The church underwent several construction periods - from a parish church, with an adjoining small cemetery, probably intended for deceased sailors and passengers, to a monastery one. The church was built of quarry stone on mud solution and probably because of this it was not covered with a massive stone vault. The roof of the church was wooden, covered with a waterproofing of thin aspid, not very large slabs, as found during excavations all over the floor. Parts of rotten beams with a weak cross-section, probably of a roof structure, were also found.

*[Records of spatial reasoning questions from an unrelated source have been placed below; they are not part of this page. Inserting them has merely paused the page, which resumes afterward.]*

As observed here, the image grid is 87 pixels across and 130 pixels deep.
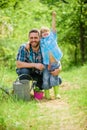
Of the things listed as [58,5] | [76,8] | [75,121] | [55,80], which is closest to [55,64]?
[55,80]

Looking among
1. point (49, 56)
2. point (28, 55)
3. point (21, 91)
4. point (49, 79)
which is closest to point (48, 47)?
point (49, 56)

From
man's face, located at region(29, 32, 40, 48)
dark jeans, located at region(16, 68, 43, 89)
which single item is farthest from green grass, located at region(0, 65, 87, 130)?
man's face, located at region(29, 32, 40, 48)

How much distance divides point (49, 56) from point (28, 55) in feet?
1.37

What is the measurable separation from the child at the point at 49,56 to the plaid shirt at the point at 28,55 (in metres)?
0.15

In the other constructions, it seems that the roof insulation was not made of slabs or tiles, which were not found at all, but consisted of boards, prints of which were excavated in considerable quantities. Remains of wickerwork were also found in pieces of clay coatings, which suggests that buildings with upper floors were built with timber framing and plastered on both sides with clay wicker walls. This is a construction system that is well known to us from preserved specimens in the Bulgarian lands, dating from the 17-19th century. Excavations in other cities, such as Tsarevets, also found traces of wickerwork in clay coatings. From the coin finds in the excavated settlement it is evident that the latter were minted in 1404, at the time of Emir Suleiman. It can therefore be assumed that soon after that date the city was gradually abandoned. But the port and most likely the dungeon as a guard tower, or rather the citadel to be excavated, continued to exist until the 16th century as a small watchtower.
The additional fortifying of the citadel with the triangular bastion, as it happens in Kaliakra, seems to suggest that the second option is more credible, ie that it had been turned into a port watchtower.
Today the archeological excavations of the fortress "Kastritsi" are located in the park adjacent to the palace "Evksinograd“.